“Le prix à payer va être élevé” : la stratégie de la France pour conserver son influence dans l’UE

    Pas le temps de s’appesantir. L’Union européenne continue à tourner, même si beaucoup sur le continent gardent un œil inquiet sur la France et son scrutin à venir. Dans la foulée du renouvellement du Parlement européen, les rendez-vous stratégiques s’enchaînent, qui vont dessiner le visage des institutions européennes pour les années à venir. Malgré les mauvais résultats de la liste macroniste le 9 juin, les Français sont, comme les autres, à la manœuvre sur plusieurs fronts pour tenter de préserver leur influence à Bruxelles.

    Premier résultat tangible, l’ex-tête de liste Valérie Hayer a été réélue mardi 25 juin à la tête du groupe parlementaire libéral Renew. Le poste était jugé crucial par Paris : son titulaire participe à la Conférence des présidents, qui pilote le Parlement européen, et il est l’un des interlocuteurs de la présidente de la Commission européenne.

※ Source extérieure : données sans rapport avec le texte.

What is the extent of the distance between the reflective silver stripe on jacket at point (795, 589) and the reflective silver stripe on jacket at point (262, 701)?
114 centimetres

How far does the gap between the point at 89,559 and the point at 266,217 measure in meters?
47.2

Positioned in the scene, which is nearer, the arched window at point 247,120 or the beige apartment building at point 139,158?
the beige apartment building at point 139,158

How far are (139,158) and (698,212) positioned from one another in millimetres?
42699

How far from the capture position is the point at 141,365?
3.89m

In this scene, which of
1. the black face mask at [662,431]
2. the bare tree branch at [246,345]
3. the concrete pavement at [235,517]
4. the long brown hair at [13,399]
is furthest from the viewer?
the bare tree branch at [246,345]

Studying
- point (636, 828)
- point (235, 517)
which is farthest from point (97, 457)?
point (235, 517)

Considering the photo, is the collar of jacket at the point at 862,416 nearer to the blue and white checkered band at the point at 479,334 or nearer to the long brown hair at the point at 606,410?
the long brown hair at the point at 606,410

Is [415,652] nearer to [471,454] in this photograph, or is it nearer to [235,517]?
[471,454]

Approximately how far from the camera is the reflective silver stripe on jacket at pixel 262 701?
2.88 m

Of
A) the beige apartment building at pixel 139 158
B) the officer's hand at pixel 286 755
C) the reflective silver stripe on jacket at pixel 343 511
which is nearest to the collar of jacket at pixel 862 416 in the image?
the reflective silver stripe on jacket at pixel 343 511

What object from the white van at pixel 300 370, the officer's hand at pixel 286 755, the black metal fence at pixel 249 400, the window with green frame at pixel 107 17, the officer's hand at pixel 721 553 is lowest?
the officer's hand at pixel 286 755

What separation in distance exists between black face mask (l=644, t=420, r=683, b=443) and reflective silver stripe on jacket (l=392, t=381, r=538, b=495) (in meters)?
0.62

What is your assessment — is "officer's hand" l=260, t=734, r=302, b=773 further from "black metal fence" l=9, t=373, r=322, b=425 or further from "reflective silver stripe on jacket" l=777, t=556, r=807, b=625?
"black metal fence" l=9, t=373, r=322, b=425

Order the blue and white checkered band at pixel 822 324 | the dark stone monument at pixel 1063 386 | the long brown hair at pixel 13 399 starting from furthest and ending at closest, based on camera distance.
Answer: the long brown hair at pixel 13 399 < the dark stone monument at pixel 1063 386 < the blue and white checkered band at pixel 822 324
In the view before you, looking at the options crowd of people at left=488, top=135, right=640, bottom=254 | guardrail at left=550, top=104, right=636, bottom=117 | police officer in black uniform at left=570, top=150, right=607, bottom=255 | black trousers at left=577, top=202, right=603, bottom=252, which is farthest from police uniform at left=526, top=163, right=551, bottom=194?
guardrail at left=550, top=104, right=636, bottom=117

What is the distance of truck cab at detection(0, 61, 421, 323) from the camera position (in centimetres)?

    L’influence de Macron sur les “top jobs” de l’UE

    “Le prix à payer va être élevé, les Français ne dirigeront pas de commission parlementaire puissante”, anticipe néanmoins une source européenne. Dans le Parlement sortant, les Macronistes dirigeaient les commissions Environnement et Pêche, ainsi que la sous-commission Défense. Mais depuis le 9 juin, ils ne sont plus que 13 (contre 23 auparavant) dans un groupe qui a cédé la troisième place en nombre d’élus aux eurosceptiques droitiers d’ECR.

    En vertu des règles complexes de répartition des responsabilités au Parlement européen, les centristes vont devoir rabattre leurs prétentions. “Certes, Renew aura moins de postes, mais ses élus restent indispensables à la majorité politique de von der Leyen, relativise un diplomate de haut rang. De surcroît, dans ce groupe pivot, la délégation française demeure la première.”

    Illustration de ce rôle pivot, Renew garde son mot à dire sur les titulaires des “top jobs”, les principaux postes des institutions de l’UE. Les dirigeants des 27 Etats membres doivent les désigner officiellement ce jeudi 27 juin, mais les trois principales familles politiques pro-européennes se sont accordées en amont sur un trio : les Conservateurs du PPE veulent conserver la Commission pour Ursula von der Leyen ; les sociaux-démocrates revendiquent le Conseil européen pour le Portugais Antonio Costa ; enfin, les centristes entendent placer l’Estonienne Kaja Kallas à la tête de la diplomatie européenne. Un accord qu’Emmanuel Macron a contribué à façonner, puisque avec le Néerlandais Mark Rutte, il était l’un des deux négociateurs mandatés par Renew. L’Italienne Giorgia Meloni, pourtant auréolée de sa victoire aux Européennes, se retrouve isolée et mise devant un fait accompli.

    La cheffe de Fratelli d’Italia va chercher à prendre sa revanche à la Commission, dont les portefeuilles font déjà l’objet de convoitises et de tractations en coulisses. Le résultat des courses permettra aussi de mesurer le poids de la France. Paris et Rome ciblent un gros poste économique. La France avait été bien servie lors du mandat précédent en obtenant le marché intérieur, mais elle vise cette fois encore plus haut. Les discussions avec Ursula von der Leyen ont porté sur un poste de vice-président qui chapeauterait la politique industrielle et la lutte contre les dépendances économiques. A ce stade, Thierry Breton tient la corde pour un second mandat.

    L’ombre des législatives

    En cette fin juin, Paris semble donc en mesure de limiter la casse. “L’influence d’un pays à Bruxelles dépend de sa taille, de la stature de son dirigeant et de la situation politique intérieure, décrypte une source au cœur du pouvoir européen. La France demeure la deuxième économie de l’UE, sa seule puissance nucléaire. Macron est toujours Macron, stratégiquement et intellectuellement au-dessus de presque tout le monde.”

    Reste une inconnue de taille, l’évolution du paysage politique après le 7 juillet et le second tour des législatives. En cas de cohabitation avec le RN, le président et les ministres viendraient à Bruxelles avec des lignes politiques divergentes, la nomination du Commissaire ferait l’objet de tensions, la relation avec l’Allemagne se dégraderait… De quoi potentiellement balayer les résultats des efforts entrepris ces dernières semaines.